Engranajes (Аня). Alejandro Leibowich







Alejandro Leibowich

Anya me arrancó la hoja y con eso me arrancó el resto de la historia. No puedo saber qué más sucedió...

(1991)


-Te decidís. Entonces, ¿qué vas a hacer? ¿Escribir muchas novelas baratas que salvo la reina, nadie va a leer, o vas a estudiar la obra íntegra de Bach?

Realmente estaba irritada, el gesto de enojo, lo adusto, marcaba más su ascendencia. Como si en ese momento toda europa del este estuviera corriendo por sus venas. Un mapa invisible que se volvía rojo y líquido. Sus ojos, desde su gris azul eran como nostalgia y claridad al mismo tiempo. Los grises serían los intermedios. No sé si ella reflejaría siempre eso. El tono eslavo no podía esconderse en su conflictuado inglés. También Anya pensaba al mismo tiempo o a destiempo, por turnos en ruso y francés. No podía esconder el acné, ni ciertos prejuicios, incluso hacia sí misma.
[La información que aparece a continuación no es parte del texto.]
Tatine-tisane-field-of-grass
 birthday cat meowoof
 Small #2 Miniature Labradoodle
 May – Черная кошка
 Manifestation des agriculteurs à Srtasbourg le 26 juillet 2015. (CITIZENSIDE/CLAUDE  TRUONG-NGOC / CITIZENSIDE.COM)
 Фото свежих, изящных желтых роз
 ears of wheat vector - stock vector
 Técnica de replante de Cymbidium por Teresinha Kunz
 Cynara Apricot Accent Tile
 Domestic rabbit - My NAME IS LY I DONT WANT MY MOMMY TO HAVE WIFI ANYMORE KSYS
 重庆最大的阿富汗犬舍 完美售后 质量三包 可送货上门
En la casa había un cassette de Lionel Rogg que ella no paraba de escuchar, lo debe haber quemado de tanto pasarlo. Como suele pasar en ciertas simbiosis de conducta, algunas cosas se copian, se imitan, se contagian. Empecé a escucharlo yo también. En cierta forma ese tipo de composición y calidad interpretativa cambió o arruinó mi vida. Depende la persona que lo interpretase. Para Michael yo era un perdedor crónico, para Yael se podía entender alguna esperanza de sobrevida. Confiaba más en el criterio positivo de la pelirroja, que desde su sonrisa con pecas casi nunca se equivocaba. Michael era un poco como yo antes, o sea, una persona que está en un barco, agarra el ancla más pesada que puede levantar, va a cubierta, busca un extremo y la arroja al mar. Obviamente se ata a ella, porque es un suicida. Todo pesimista hace en cierta forma eso. Y todo pesimismo rehuye la tolerancia, espanta y se vuelve insoportable. Anya se estaba duchando, no me acostumbraba a las cuestiones en el uso energético de la zona. ¿Pagaste el gas? Eso no existía. La estufa era automática, el televisor vomitaba automatismos, y en ese momento hablaba un ecuménico y desconocido compositor dodecafónico. La cocina tenía los mecheros, los contactos eléctricos activados. Como sea, nada estaba más lejos del clima de Círculo Polar Ártico que respiraba el exterior. De hecho la respiración se podía congelar, pero era divertido, se veía. Era un poco ver la vida, que expira. Bien, Anya no come más pizza. Su dieta es vegetariana. En la mesa había dejado su libro preferido, no me quedaba claro que es lo preferido en algo. Pero por la ubicación parecía indicar eso. Lord Beaconsfield me sonreía desde un retrato en la tapa. A ese tipo lo tenía de algún lado, y no por libros, sino por alguna banda clásica londinense. Me acordé, los engranajes de Disraeli (Disraeli Gears). Era el disco de Jack Bruce, era Cream. Podría escuchar los paralelismos de Clapton mentalmente. “Sunshine of Your Love”. Esos intentos de copiar el sonido de Hendrix pero con menor velocidad, y más frialdad.

Moscú

En 1982 pasaban muchas cosas en la todavía URSS. Entre otras nacía Anya en un hospital del Estado. No me quedó bien clara la situación, tampoco las circunstancias que rodeaban al hecho. Las imaginaba de todos modos bastante asépticas, pero no sé… Todo recuerdo, es un poco una mentira, un poco una verdad y un poco un deseo. Más en ella.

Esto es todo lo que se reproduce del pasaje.